Brief: Every record below is to be restated word for word.

Records for this exercise:
*-*-*

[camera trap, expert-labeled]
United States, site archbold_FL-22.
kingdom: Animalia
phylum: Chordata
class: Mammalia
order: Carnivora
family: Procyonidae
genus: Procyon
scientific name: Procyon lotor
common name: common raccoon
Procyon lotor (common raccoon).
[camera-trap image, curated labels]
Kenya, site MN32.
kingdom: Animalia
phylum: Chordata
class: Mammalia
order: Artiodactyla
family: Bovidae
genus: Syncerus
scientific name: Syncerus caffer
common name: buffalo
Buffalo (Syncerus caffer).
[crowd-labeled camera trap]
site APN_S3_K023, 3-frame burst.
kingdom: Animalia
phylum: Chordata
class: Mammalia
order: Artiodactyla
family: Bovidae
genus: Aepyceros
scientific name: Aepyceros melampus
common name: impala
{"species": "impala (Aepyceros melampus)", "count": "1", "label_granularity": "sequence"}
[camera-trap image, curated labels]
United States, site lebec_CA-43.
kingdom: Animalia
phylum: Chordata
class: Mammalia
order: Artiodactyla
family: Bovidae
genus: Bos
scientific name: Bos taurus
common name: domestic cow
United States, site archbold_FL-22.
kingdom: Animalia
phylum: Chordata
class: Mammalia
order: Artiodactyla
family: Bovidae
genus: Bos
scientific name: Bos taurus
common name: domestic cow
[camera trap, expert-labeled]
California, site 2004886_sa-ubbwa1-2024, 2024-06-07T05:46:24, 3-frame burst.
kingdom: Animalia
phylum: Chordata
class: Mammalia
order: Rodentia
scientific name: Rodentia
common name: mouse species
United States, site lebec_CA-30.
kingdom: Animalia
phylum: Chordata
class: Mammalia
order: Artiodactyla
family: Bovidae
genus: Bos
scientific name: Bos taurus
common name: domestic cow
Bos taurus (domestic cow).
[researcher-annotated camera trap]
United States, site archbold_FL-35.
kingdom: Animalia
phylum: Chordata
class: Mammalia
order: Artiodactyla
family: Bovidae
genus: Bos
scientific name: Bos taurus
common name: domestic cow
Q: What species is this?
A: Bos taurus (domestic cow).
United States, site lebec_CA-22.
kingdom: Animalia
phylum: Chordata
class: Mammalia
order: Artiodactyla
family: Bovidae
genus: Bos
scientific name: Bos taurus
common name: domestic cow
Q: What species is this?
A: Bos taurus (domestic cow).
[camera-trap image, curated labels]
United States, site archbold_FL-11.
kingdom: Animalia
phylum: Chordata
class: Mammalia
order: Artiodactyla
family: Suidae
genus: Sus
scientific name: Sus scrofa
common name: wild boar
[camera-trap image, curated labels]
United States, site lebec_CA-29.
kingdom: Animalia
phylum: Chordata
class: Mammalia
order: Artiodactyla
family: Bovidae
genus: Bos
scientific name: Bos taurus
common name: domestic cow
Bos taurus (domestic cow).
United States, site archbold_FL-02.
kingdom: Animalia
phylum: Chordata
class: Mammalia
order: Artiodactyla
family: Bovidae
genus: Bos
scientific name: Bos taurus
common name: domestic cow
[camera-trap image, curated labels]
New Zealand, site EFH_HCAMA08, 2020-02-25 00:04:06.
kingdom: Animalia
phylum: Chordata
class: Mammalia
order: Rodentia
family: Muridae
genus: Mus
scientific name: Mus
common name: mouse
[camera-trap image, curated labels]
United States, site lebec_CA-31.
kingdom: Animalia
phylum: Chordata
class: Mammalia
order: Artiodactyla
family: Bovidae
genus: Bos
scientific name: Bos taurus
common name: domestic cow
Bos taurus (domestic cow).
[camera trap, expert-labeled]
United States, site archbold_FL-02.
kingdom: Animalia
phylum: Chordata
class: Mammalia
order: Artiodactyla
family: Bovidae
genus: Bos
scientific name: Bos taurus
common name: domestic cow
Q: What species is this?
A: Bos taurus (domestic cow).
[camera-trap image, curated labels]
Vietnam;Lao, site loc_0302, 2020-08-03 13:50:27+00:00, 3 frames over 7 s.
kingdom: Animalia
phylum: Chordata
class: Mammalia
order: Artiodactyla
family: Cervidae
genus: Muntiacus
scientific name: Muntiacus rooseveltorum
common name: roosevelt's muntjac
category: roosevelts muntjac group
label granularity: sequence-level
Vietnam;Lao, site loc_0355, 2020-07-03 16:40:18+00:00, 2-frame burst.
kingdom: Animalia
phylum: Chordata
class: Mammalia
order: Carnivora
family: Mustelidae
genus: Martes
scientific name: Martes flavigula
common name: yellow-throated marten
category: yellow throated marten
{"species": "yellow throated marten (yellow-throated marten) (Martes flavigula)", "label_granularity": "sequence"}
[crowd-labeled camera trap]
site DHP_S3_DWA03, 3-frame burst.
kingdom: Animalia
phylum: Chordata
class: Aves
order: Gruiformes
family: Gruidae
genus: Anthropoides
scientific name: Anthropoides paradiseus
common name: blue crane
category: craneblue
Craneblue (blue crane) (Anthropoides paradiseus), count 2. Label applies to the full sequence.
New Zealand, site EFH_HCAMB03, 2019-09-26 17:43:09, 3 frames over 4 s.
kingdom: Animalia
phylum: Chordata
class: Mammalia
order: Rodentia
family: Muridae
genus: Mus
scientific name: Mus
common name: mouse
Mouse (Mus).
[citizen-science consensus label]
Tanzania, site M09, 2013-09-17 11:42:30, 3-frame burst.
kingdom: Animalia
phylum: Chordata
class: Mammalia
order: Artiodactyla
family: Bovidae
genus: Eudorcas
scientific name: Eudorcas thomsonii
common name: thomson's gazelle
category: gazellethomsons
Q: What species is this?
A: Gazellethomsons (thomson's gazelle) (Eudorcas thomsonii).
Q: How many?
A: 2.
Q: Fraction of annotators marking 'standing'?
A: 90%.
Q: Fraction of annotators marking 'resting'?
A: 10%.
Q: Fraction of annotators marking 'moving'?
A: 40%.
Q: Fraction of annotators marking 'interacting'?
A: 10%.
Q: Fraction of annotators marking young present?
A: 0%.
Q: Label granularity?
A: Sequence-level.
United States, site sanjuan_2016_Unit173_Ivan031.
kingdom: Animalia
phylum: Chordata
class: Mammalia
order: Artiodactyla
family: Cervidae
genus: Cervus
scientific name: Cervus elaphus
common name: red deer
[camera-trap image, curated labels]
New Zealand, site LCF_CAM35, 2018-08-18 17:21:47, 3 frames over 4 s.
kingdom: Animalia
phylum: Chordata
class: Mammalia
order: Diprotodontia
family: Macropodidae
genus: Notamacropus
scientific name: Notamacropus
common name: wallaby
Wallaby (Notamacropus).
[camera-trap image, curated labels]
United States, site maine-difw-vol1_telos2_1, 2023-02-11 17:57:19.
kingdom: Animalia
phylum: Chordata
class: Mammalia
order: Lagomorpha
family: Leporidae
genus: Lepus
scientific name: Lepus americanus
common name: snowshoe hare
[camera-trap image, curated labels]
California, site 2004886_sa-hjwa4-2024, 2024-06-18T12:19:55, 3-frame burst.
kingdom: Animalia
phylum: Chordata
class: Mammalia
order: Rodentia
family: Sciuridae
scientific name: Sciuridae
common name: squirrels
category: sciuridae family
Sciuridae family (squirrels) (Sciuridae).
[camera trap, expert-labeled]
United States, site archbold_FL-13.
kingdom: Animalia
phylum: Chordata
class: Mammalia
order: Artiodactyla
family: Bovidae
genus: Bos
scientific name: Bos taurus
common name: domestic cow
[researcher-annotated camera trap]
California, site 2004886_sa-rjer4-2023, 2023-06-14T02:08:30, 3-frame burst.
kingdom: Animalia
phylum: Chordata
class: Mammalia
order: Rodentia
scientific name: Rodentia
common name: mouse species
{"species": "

*-*-*

Expected answer:
[camera trap, expert-labeled]
United States, site archbold_FL-22.
kingdom: Animalia
phylum: Chordata
class: Mammalia
order: Carnivora
family: Procyonidae
genus: Procyon
scientific name: Procyon lotor
common name: common raccoon
Procyon lotor (common raccoon).
[camera-trap image, curated labels]
Kenya, site MN32.
kingdom: Animalia
phylum: Chordata
class: Mammalia
order: Artiodactyla
family: Bovidae
genus: Syncerus
scientific name: Syncerus caffer
common name: buffalo
Buffalo (Syncerus caffer).
[crowd-labeled camera trap]
site APN_S3_K023, 3-frame burst.
kingdom: Animalia
phylum: Chordata
class: Mammalia
order: Artiodactyla
family: Bovidae
genus: Aepyceros
scientific name: Aepyceros melampus
common name: impala
{"species": "impala (Aepyceros melampus)", "count": "1", "label_granularity": "sequence"}
[camera-trap image, curated labels]
United States, site lebec_CA-43.
kingdom: Animalia
phylum: Chordata
class: Mammalia
order: Artiodactyla
family: Bovidae
genus: Bos
scientific name: Bos taurus
common name: domestic cow
United States, site archbold_FL-22.
kingdom: Animalia
phylum: Chordata
class: Mammalia
order: Artiodactyla
family: Bovidae
genus: Bos
scientific name: Bos taurus
common name: domestic cow
[camera trap, expert-labeled]
California, site 2004886_sa-ubbwa1-2024, 2024-06-07T05:46:24, 3-frame burst.
kingdom: Animalia
phylum: Chordata
class: Mammalia
order: Rodentia
scientific name: Rodentia
common name: mouse species
United States, site lebec_CA-30.
kingdom: Animalia
phylum: Chordata
class: Mammalia
order: Artiodactyla
family: Bovidae
genus: Bos
scientific name: Bos taurus
common name: domestic cow
Bos taurus (domestic cow).
[researcher-annotated camera trap]
United States, site archbold_FL-35.
kingdom: Animalia
phylum: Chordata
class: Mammalia
order: Artiodactyla
family: Bovidae
genus: Bos
scientific name: Bos taurus
common name: domestic cow
Q: What species is this?
A: Bos taurus (domestic cow).
United States, site lebec_CA-22.
kingdom: Animalia
phylum: Chordata
class: Mammalia
order: Artiodactyla
family: Bovidae
genus: Bos
scientific name: Bos taurus
common name: domestic cow
Q: What species is this?
A: Bos taurus (domestic cow).
[camera-trap image, curated labels]
United States, site archbold_FL-11.
kingdom: Animalia
phylum: Chordata
class: Mammalia
order: Artiodactyla
family: Suidae
genus: Sus
scientific name: Sus scrofa
common name: wild boar
[camera-trap image, curated labels]
United States, site lebec_CA-29.
kingdom: Animalia
phylum: Chordata
class: Mammalia
order: Artiodactyla
family: Bovidae
genus: Bos
scientific name: Bos taurus
common name: domestic cow
Bos taurus (domestic cow).
United States, site archbold_FL-02.
kingdom: Animalia
phylum: Chordata
class: Mammalia
order: Artiodactyla
family: Bovidae
genus: Bos
scientific name: Bos taurus
common name: domestic cow
[camera-trap image, curated labels]
New Zealand, site EFH_HCAMA08, 2020-02-25 00:04:06.
kingdom: Animalia
phylum: Chordata
class: Mammalia
order: Rodentia
family: Muridae
genus: Mus
scientific name: Mus
common name: mouse
[camera-trap image, curated labels]
United States, site lebec_CA-31.
kingdom: Animalia
phylum: Chordata
class: Mammalia
order: Artiodactyla
family: Bovidae
genus: Bos
scientific name: Bos taurus
common name: domestic cow
Bos taurus (domestic cow).
[camera trap, expert-labeled]
United States, site archbold_FL-02.
kingdom: Animalia
phylum: Chordata
class: Mammalia
order: Artiodactyla
family: Bovidae
genus: Bos
scientific name: Bos taurus
common name: domestic cow
Q: What species is this?
A: Bos taurus (domestic cow).
[camera-trap image, curated labels]
Vietnam;Lao, site loc_0302, 2020-08-03 13:50:27+00:00, 3 frames over 7 s.
kingdom: Animalia
phylum: Chordata
class: Mammalia
order: Artiodactyla
family: Cervidae
genus: Muntiacus
scientific name: Muntiacus rooseveltorum
common name: roosevelt's muntjac
category: roosevelts muntjac group
label granularity: sequence-level
Vietnam;Lao, site loc_0355, 2020-07-03 16:40:18+00:00, 2-frame burst.
kingdom: Animalia
phylum: Chordata
class: Mammalia
order: Carnivora
family: Mustelidae
genus: Martes
scientific name: Martes flavigula
common name: yellow-throated marten
category: yellow throated marten
{"species": "yellow throated marten (yellow-throated marten) (Martes flavigula)", "label_granularity": "sequence"}
[crowd-labeled camera trap]
site DHP_S3_DWA03, 3-frame burst.
kingdom: Animalia
phylum: Chordata
class: Aves
order: Gruiformes
family: Gruidae
genus: Anthropoides
scientific name: Anthropoides paradiseus
common name: blue crane
category: craneblue
Craneblue (blue crane) (Anthropoides paradiseus), count 2. Label applies to the full sequence.
New Zealand, site EFH_HCAMB03, 2019-09-26 17:43:09, 3 frames over 4 s.
kingdom: Animalia
phylum: Chordata
class: Mammalia
order: Rodentia
family: Muridae
genus: Mus
scientific name: Mus
common name: mouse
Mouse (Mus).
[citizen-science consensus label]
Tanzania, site M09, 2013-09-17 11:42:30, 3-frame burst.
kingdom: Animalia
phylum: Chordata
class: Mammalia
order: Artiodactyla
family: Bovidae
genus: Eudorcas
scientific name: Eudorcas thomsonii
common name: thomson's gazelle
category: gazellethomsons
Q: What species is this?
A: Gazellethomsons (thomson's gazelle) (Eudorcas thomsonii).
Q: How many?
A: 2.
Q: Fraction of annotators marking 'standing'?
A: 90%.
Q: Fraction of annotators marking 'resting'?
A: 10%.
Q: Fraction of annotators marking 'moving'?
A: 40%.
Q: Fraction of annotators marking 'interacting'?
A: 10%.
Q: Fraction of annotators marking young present?
A: 0%.
Q: Label granularity?
A: Sequence-level.
United States, site sanjuan_2016_Unit173_Ivan031.
kingdom: Animalia
phylum: Chordata
class: Mammalia
order: Artiodactyla
family: Cervidae
genus: Cervus
scientific name: Cervus elaphus
common name: red deer
[camera-trap image, curated labels]
New Zealand, site LCF_CAM35, 2018-08-18 17:21:47, 3 frames over 4 s.
kingdom: Animalia
phylum: Chordata
class: Mammalia
order: Diprotodontia
family: Macropodidae
genus: Notamacropus
scientific name: Notamacropus
common name: wallaby
Wallaby (Notamacropus).
[camera-trap image, curated labels]
United States, site maine-difw-vol1_telos2_1, 2023-02-11 17:57:19.
kingdom: Animalia
phylum: Chordata
class: Mammalia
order: Lagomorpha
family: Leporidae
genus: Lepus
scientific name: Lepus americanus
common name: snowshoe hare
[camera-trap image, curated labels]
California, site 2004886_sa-hjwa4-2024, 2024-06-18T12:19:55, 3-frame burst.
kingdom: Animalia
phylum: Chordata
class: Mammalia
order: Rodentia
family: Sciuridae
scientific name: Sciuridae
common name: squirrels
category: sciuridae family
Sciuridae family (squirrels) (Sciuridae).
[camera trap, expert-labeled]
United States, site archbold_FL-13.
kingdom: Animalia
phylum: Chordata
class: Mammalia
order: Artiodactyla
family: Bovidae
genus: Bos
scientific name: Bos taurus
common name: domestic cow
[researcher-annotated camera trap]
California, site 2004886_sa-rjer4-2023, 2023-06-14T02:08:30, 3-frame burst.
kingdom: Animalia
phylum: Chordata
class: Mammalia
order: Rodentia
scientific name: Rodentia
common name: mouse species
{"species": "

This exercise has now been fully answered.